Segment Open
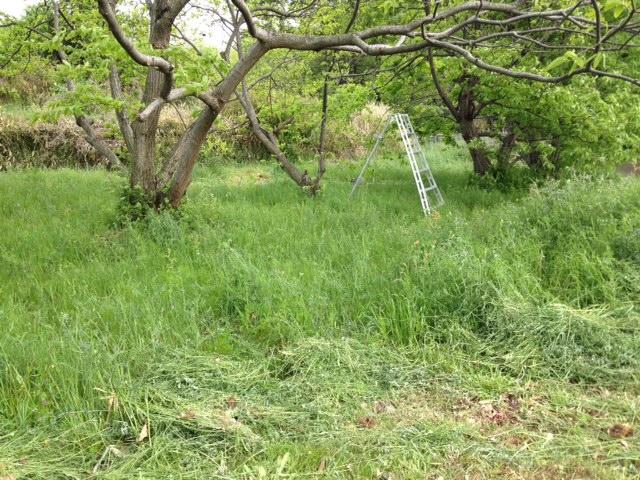 草刈り二日目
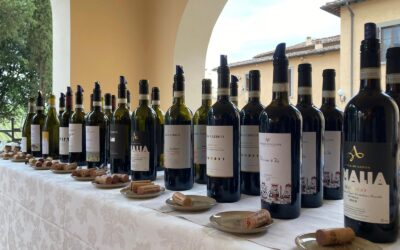 Vini Piemontesi alla Tenuta Poggio Casciano, Ruffino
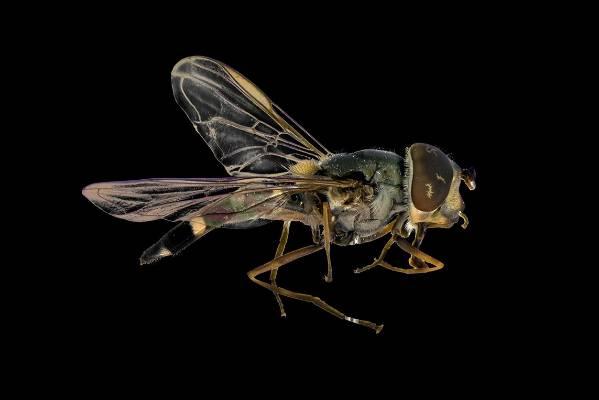 Hover fly (Melangyna novaezelandiae).
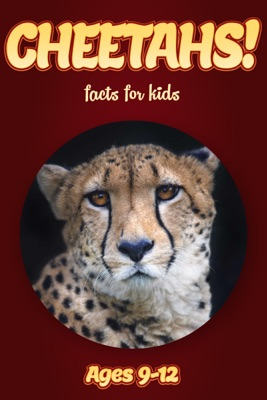Cheetah Facts For Kids 9-12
Segment Closed
Any picture in the listing above gets left out; output the rest exactly.

 草刈り二日目
 Vini Piemontesi alla Tenuta Poggio Casciano, Ruffino
 Hover fly (Melangyna novaezelandiae).
Cheetah Facts For Kids 9-12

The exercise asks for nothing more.